* What you have to do: Below are the entries; output exactly the lines from the one containing "annotated boxes (frame" through the final line, inclusive.

* Records supplied:
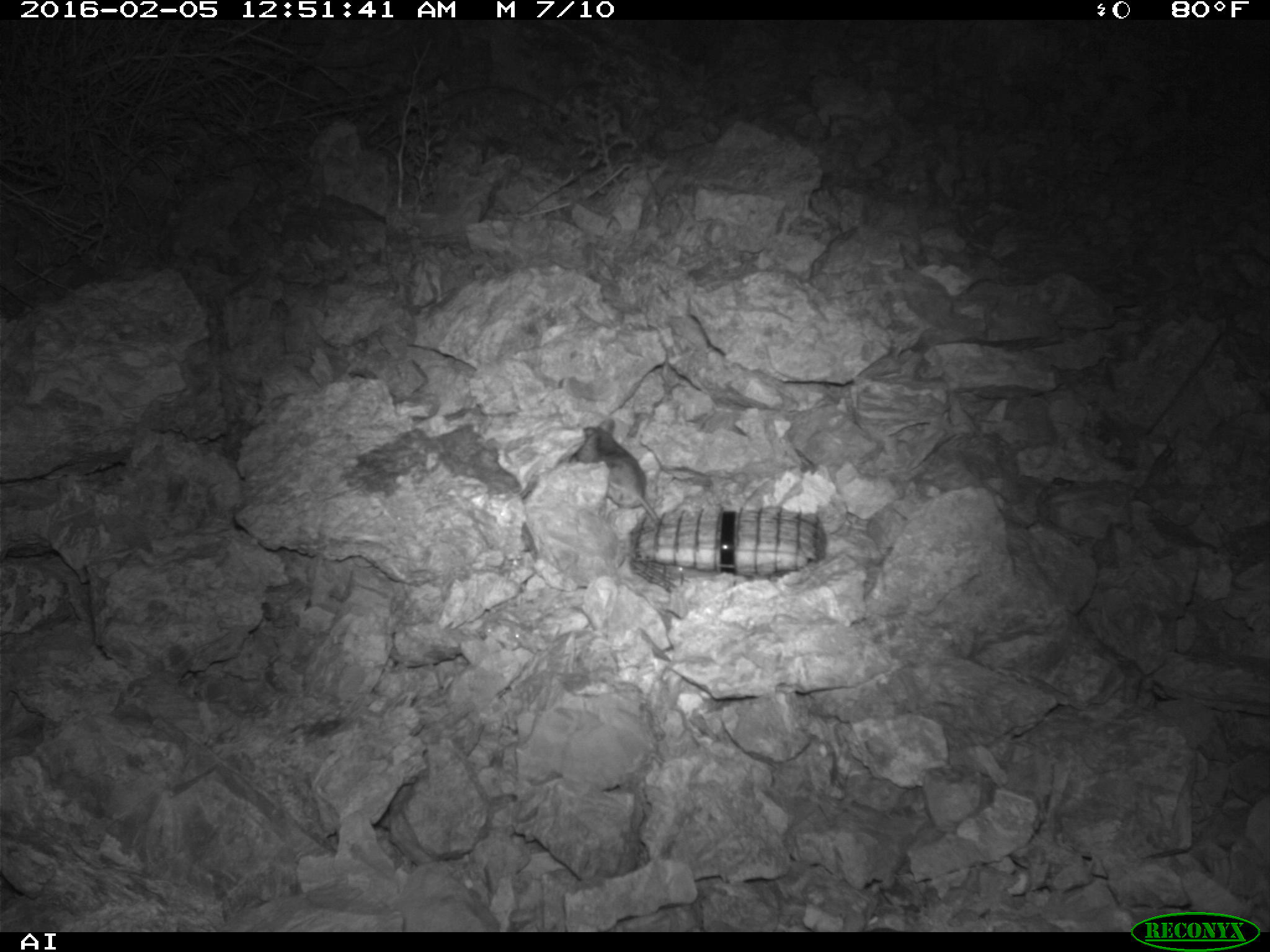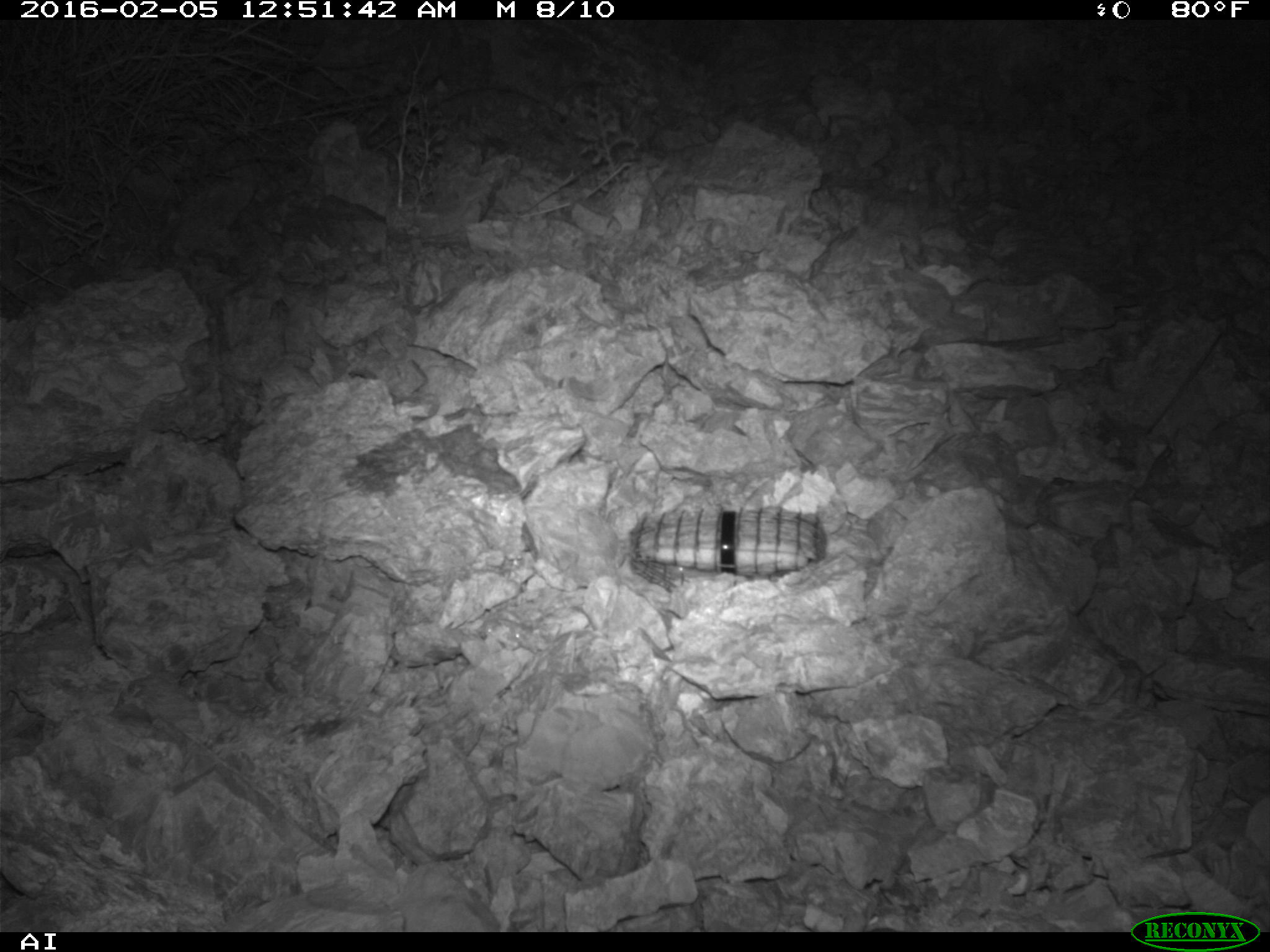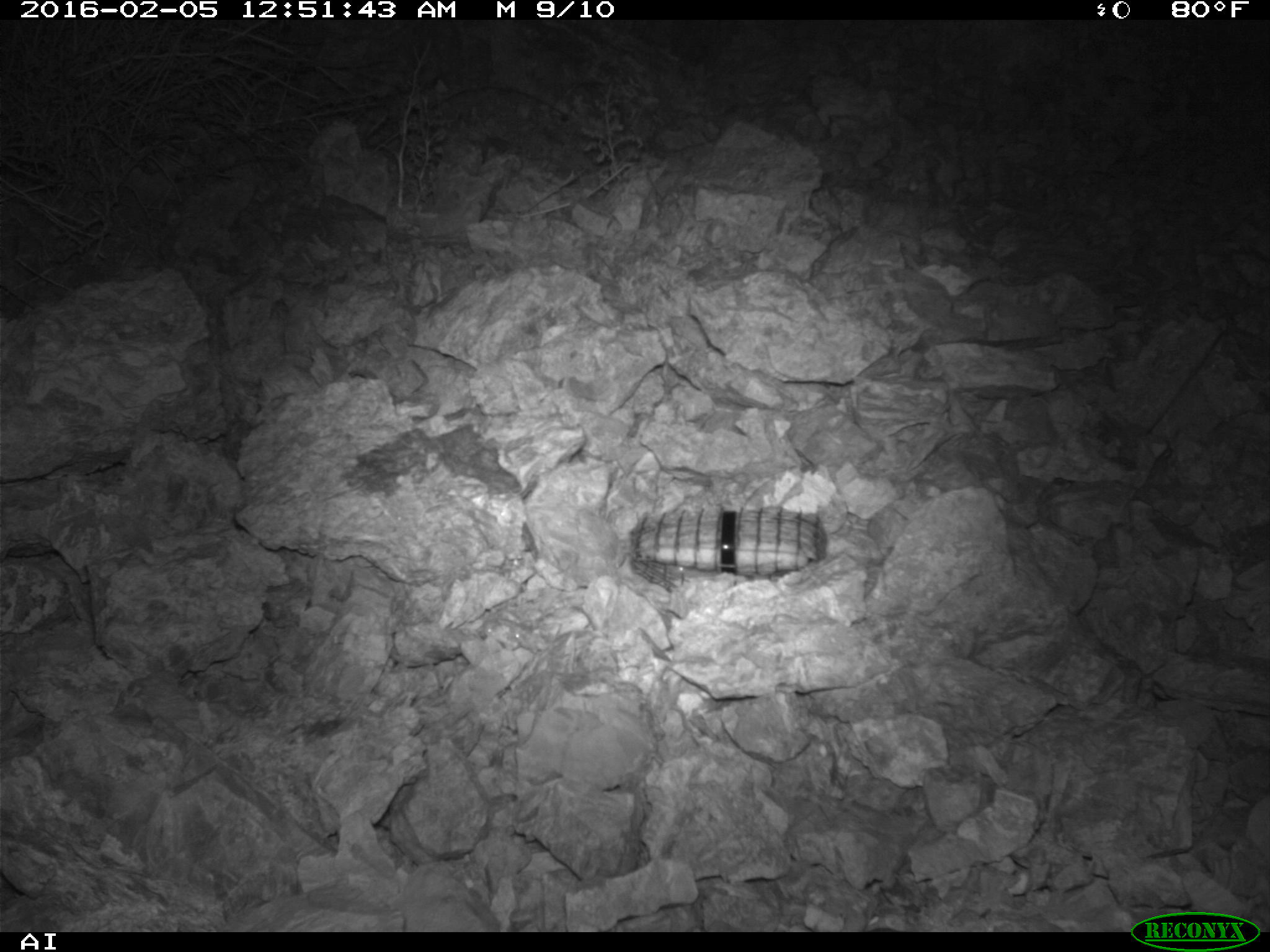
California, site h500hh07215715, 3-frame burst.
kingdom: Animalia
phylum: Chordata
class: Mammalia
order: Rodentia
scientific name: Rodentia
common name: rodent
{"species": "rodent (Rodentia)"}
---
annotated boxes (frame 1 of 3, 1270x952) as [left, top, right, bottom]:
rodent: [574, 418, 660, 524]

* Written response:
annotated boxes (frame 1 of 3, 1270x952) as [left, top, right, bottom]:
rodent: [574, 418, 660, 524]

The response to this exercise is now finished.